◆ 本文
--*--

歴史上最も模倣されたシャツ
〜Brooks Brothersのボタンダウンシャツ〜
こんにちは。
このブログは、〝洋服屋の一生モノブログ〟というタイトルからも分かる通り、キーワードは、〝一生モノ〟です。
「〝一生モノ〟というフィルターを通してモノを見る」
ことで、世の中に氾濫したモノを一度篩(ふるい)にかけ、本当に良いモノだけを抽出していこう。というのが大きなテーマです。
「ボタンダウンシャツ」といえば、知らない人はいないと言って良いほど、世界中で有名ですよね。
男性なら一度は着たことがあるだろうし、女性であってもそのイメージは簡単に湧くと思います。
この「ボタンダウンシャツ」の正式名称は、「ポロカラー・シャツ」。
その名の通り英国の「ポロ競技」に着想を得て、1900年にアメリカで誕生しました。

--*--

◆ やること
**A.** 本文のうち「歴史上最も模倣されたシャツ」から「ほど、世界中で有名ですよね。」までを、両端も含めてそのまま書き写してください。
**B.** ボタンダウンシャツについての本文で、かぎかっこ「」に入っている語句をすべて挙げてください。同じ語句は一度だけ書いてください。
**C.** ボタンダウンシャツについての本文を、最後の文の後から引き継いで書き進めてください。
この後に続く行は、本文とは別の資料です。

◆ 資料
--*--

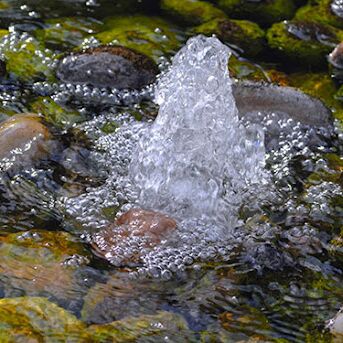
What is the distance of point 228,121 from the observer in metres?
5.09

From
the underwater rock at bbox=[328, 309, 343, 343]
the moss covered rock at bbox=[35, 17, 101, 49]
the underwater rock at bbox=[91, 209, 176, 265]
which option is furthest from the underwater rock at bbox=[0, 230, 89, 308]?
the moss covered rock at bbox=[35, 17, 101, 49]

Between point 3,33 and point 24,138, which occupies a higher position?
point 24,138

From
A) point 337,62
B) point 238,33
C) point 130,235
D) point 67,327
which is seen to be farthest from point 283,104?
point 67,327

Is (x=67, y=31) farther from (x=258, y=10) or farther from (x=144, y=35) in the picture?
(x=258, y=10)

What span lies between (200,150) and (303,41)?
230 cm

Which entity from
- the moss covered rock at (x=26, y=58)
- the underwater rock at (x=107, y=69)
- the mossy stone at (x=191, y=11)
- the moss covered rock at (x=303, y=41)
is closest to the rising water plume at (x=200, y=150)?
the underwater rock at (x=107, y=69)

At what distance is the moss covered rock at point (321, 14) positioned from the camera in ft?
23.5

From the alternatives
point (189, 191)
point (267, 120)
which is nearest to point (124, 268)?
point (189, 191)

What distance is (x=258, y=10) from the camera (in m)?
7.20

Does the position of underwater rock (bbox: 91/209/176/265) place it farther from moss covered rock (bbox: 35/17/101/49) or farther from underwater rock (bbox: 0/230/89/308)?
moss covered rock (bbox: 35/17/101/49)

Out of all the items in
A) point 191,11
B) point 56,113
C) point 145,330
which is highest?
point 191,11

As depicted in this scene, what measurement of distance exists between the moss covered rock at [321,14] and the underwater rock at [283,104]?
1852 mm

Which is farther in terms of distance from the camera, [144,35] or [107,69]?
[144,35]

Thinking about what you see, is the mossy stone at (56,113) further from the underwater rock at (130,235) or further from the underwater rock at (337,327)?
the underwater rock at (337,327)
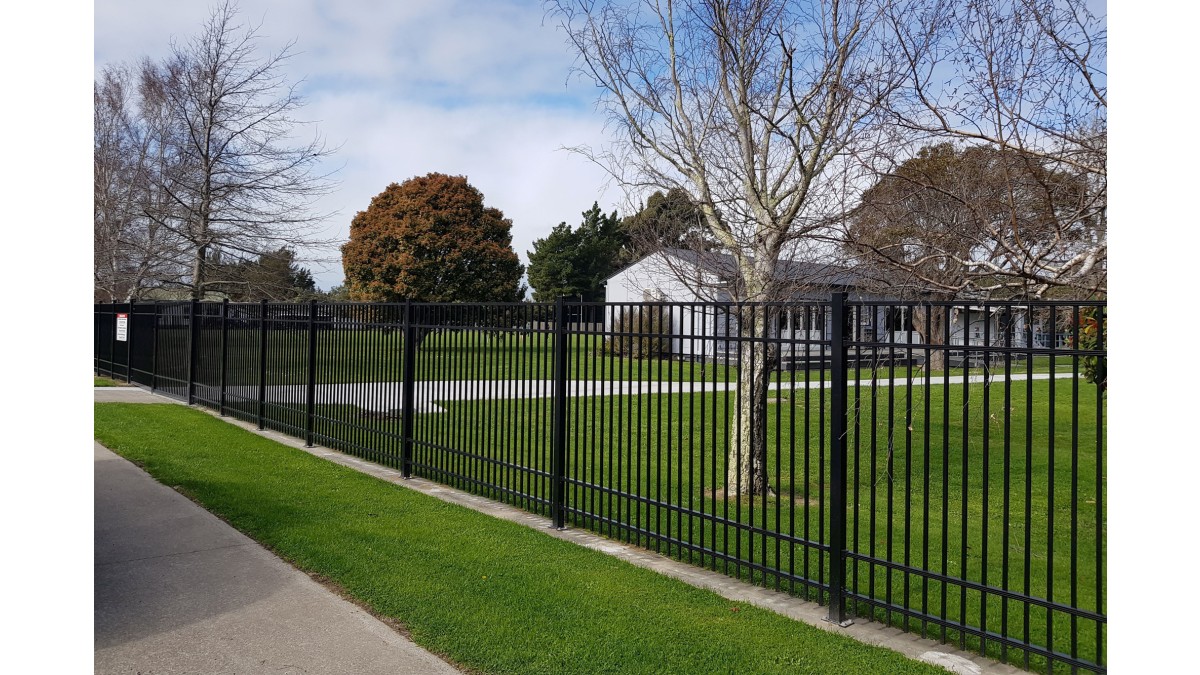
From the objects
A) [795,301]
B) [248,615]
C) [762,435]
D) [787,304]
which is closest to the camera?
[248,615]

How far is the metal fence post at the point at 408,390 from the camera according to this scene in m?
9.55

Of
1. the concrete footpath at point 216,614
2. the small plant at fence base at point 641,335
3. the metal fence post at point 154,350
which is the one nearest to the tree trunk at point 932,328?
the small plant at fence base at point 641,335

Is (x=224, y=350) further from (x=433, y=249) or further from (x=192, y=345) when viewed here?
(x=433, y=249)

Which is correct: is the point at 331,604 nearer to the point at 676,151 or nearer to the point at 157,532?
the point at 157,532

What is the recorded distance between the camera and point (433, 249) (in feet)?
105

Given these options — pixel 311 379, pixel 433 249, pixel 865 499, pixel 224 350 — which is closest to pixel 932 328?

--*--

◆ 各問の答え
**A.**
歴史上最も模倣されたシャツ
〜Brooks Brothersのボタンダウンシャツ〜
こんにちは。
このブログは、〝洋服屋の一生モノブログ〟というタイトルからも分かる通り、キーワードは、〝一生モノ〟です。
「〝一生モノ〟というフィルターを通してモノを見る」
ことで、世の中に氾濫したモノを一度篩(ふるい)にかけ、本当に良いモノだけを抽出していこう。というのが大きなテーマです。
「ボタンダウンシャツ」といえば、知らない人はいないと言って良いほど、世界中で有名ですよね。

**B.**
〝一生モノ〟というフィルターを通してモノを見る
ボタンダウンシャツ
ポロカラー・シャツ
ポロ競技

**C.**
そして、
その生みの親はというと、1818年に創業し、今年で200周年を迎えるアメリカ最古の洋服屋、
「Brooks Brothers」です。
Brooks Brothersの「ポロカラー・シャツ」は、これまで世界中で数えきれない程の企業に模倣され続けてきました。
その数量は、気が遠くなるほど膨大なものでしょう。
しかし、
誕生して約120年経つ現在においても、Brooks Brothersのオリジナル・ポロカラー・シャツを超えるものは存在せず、世界一の評価を不動のものとし、堂々と君臨し続けています。
と言うことで、
今回は「歴史上最も模倣されたシャツ」と題して、Brooks Brothersの「ポロカラー・シャツ」について詳しく紹介します。
どうぞ最後までお付き合いください。
【1】アメリカ最古の洋服店 Brooks Brothers
アメリカ・ニューヨークはマンハッタンの中心地、マディソン・アヴェニューの44丁目に本拠地を構え、1818年に創業したBrooks Brothers。
このBrooks Brothersほど、数々の伝説に包まれた洋服店は世界中探しても、そう多くないと思います。
例えば、
初代ジョージ・ワシントン大統領から現在のドナルド・トランプ大統領までのうち、実に40人の大統領がBrooks Brothersの顧客名簿に名を連ねています。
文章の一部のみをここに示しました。